Welcome to the latest issue of the State of AI, an editorialized newsletter that covers the key developments in AI policy, research, industry, and start-ups during the month of April 2026. First up, a few news items:

Register for RAAIS 2026 is back in London on June 12. This year’s speakers include Raia Hadsell (VP Research, Google DeepMind), Roberta Raileanu (Senior Staff Research Scientist, Google DeepMind), Jeff Hawke (Co-Founder & CTO, Odyssey), and Philip Johnston (Co-Founder & CEO, Starcloud - yes, data centers in space). Come along and support the RAAIS Foundation’s mission in AI education and research.
Portfolio news! Profluent (frontier AI for bio) announced their $2.25B partnership with Lilly for large-gene insertion therapeutics and Sereact (embodied AI) closed a $110M Series B!
Air Street AI meetups are coming up in NYC on May 14.
We’re recruiting Research Analysts for the State of AI Report. If you live and breathe this stuff and want to help us build the next edition, get in touch.

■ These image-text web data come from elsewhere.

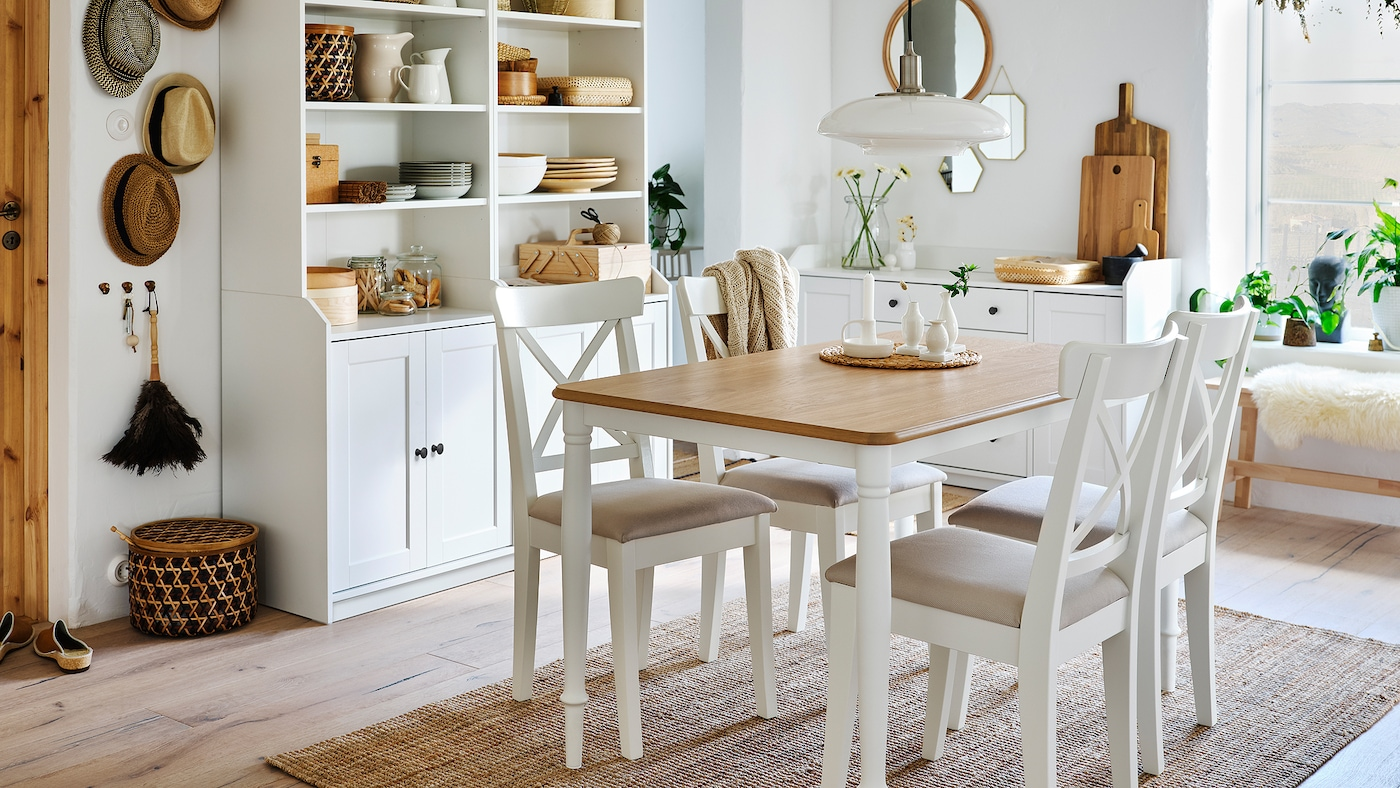 A dining room with a table in oak/white, four white chairs, a jute rug and two white high cabinets with two doors each.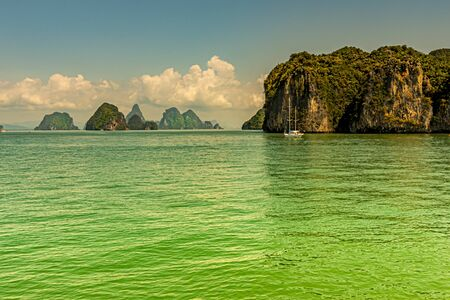 Islands of calcareous rock blocks with lush vegetation populate the waters of the Andaman Sea in Phang Nga Bay.Thailand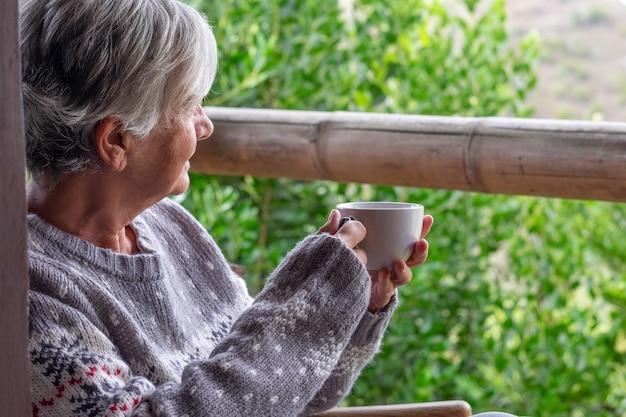 Profiel van een grijsharige oudere vrouw in een wintertrui zittend op het houten balkon kijkend naar het bos met een kopje koffie.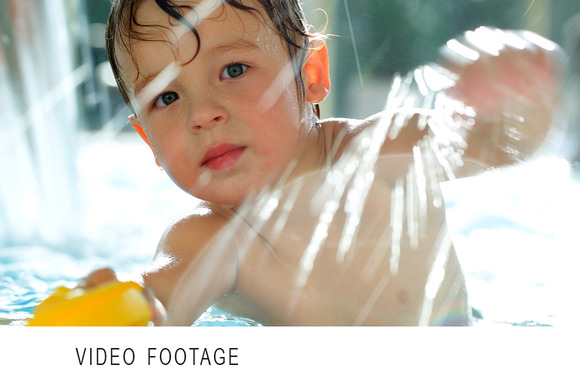 Boy In The Swimming Pool Splashing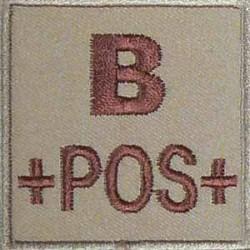 Groupe sanguin B positif brodé sur tissu tan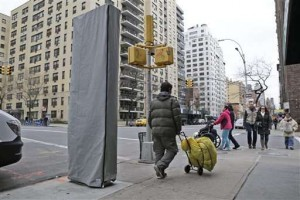 In this photo taken on Thursday, Dec. 31, 2015, people walk near a covered wireless kiosk at an intersection in New York. The 9-foot-tall, narrow structure installed this past week on a Manhattan sidewalk is signaling a plan to turn payphones into what's billed as the world's biggest and fastest municipal Wi-Fi network. The first of at least 7,500 planned hot spots are due to go online early next year, promising superfast and free Wi-Fi service, new street phones with free calling, ports to charge personal phones and a no-cost windfall for the city. (AP Photo/Seth Wenig)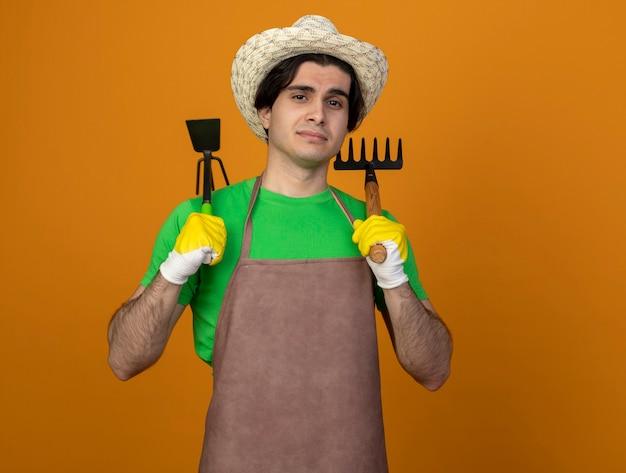 Lieta giovane giardiniere maschio in uniforme che indossa cappello da giardinaggio con guanti tenendo il rastrello con la zappa rastrello sulla spalla isolato su arancione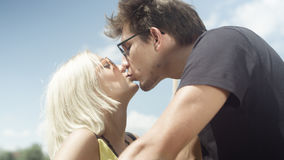 Beautiful couple in love kissing during sunny day. Royalty Free Stock Images
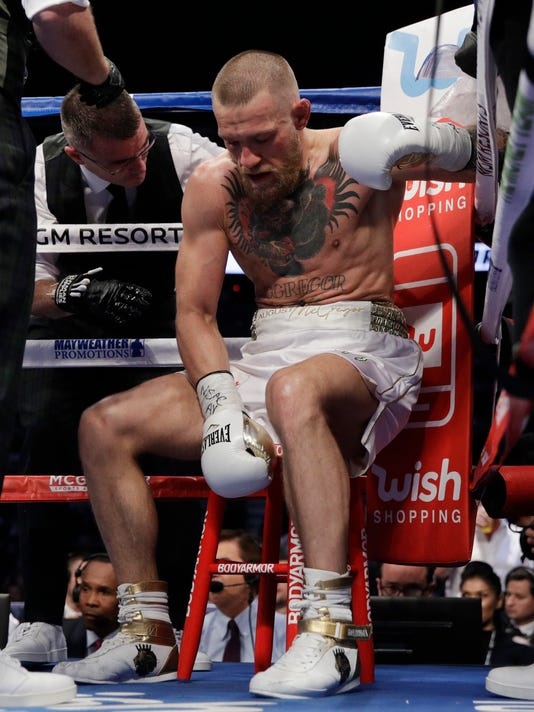 Conor McGregor sits in his corner between rounds in a super welterweight boxing match against Floyd Mayweather Jr., Saturday, Aug. 26, 2017, in Las Vegas. (AP Photo/Isaac Brekken)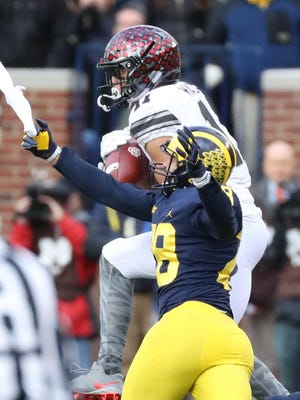 Michigan's Brandon Watson gives up a first-down catch to Ohio State's Austin Mack on Saturday, Nov. 25, 2017 at Michigan Stadium.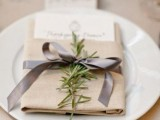 add rosemary branches to place settings to make your wedding decor fresher and cooler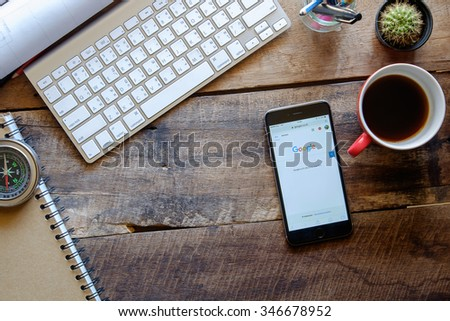 CHIANG MAI,THAILAND, DEC - 03 -2015 :iPhone 6 Space Gray with social networking service Google on the screen. iPhone 6 was created and developed by the Apple inc. - stock photo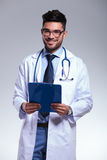 Young doctor with clipboard in hands Stock Photography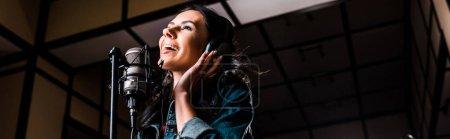 Photo pour Tir panoramique de belle femme inspirée chantant près du microphone dans le studio d'enregistrement - image libre de droit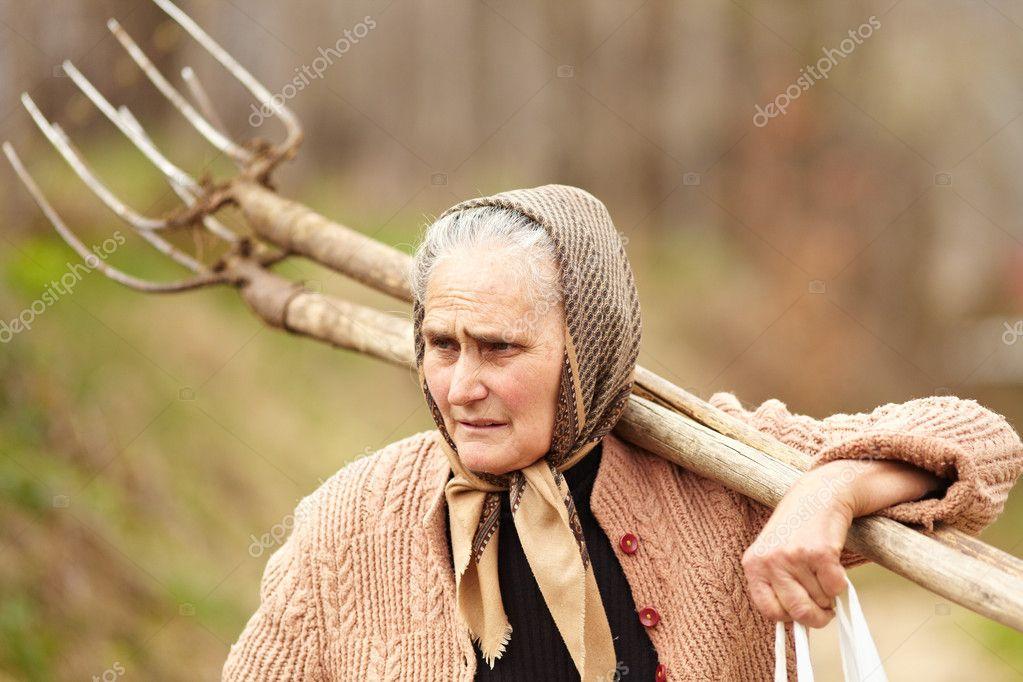 Senior farmer woman with a fork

I love hearing what you’re up to, so just hit reply or forward to your friends :-)

Cyber crossed a threshold

Frontier AI has crossed the rubicon into offensive cyber operations. The UK’s AI Security Institute revealed that Anthropic’s Claude Mythos Preview is the first model to clear its 32-step “The Last Ones” (TLO) range - a corporate-network simulation covering reconnaissance to full domain takeover that typically demands 20 hours of human red-teaming. Mythos cleared the range in 3 of 10 runs and maintained a 73% success rate on expert-level tasks. Crucially, the AISI range lacks active defenders or defensive tooling; as such, these evaluations do not yet prove efficacy against hardened targets. The Institute was candid: current benchmarks are failing to discriminate between frontier models without introducing adversarial defensive layers.

OpenAI’s GPT-5.5 followed just three weeks later with a near-identical capability profile: 2 of 10 end-to-end solves and 71.4% on expert tasks, carrying the same “defenders-absent” caveat. The headline takeaway is the velocity of progress: AISI now estimates frontier cyber-offence capability is doubling every four months, accelerating from a seven-month doubling rate at the close of 2025. The notion that AI-driven offence is a distant prospect has effectively been liquidated by the data.

The public cybersecurity cohort remains remarkably sluggish in pricing this acceleration. Static-signature and rules-based vendors face an existential crisis: their moats are being outpaced by an offensive AI loop that renders legacy detection obsolete. While integrated XDR platforms like CrowdStrike, Palo Alto, and Microsoft Defender hold the orchestration layer defensive agents will require, their survival hinges on shipping AI-native architectures rather than retrofitting legacy stacks. For now, the public market is treating the entire cyber sector as an AI laggard until proven otherwise.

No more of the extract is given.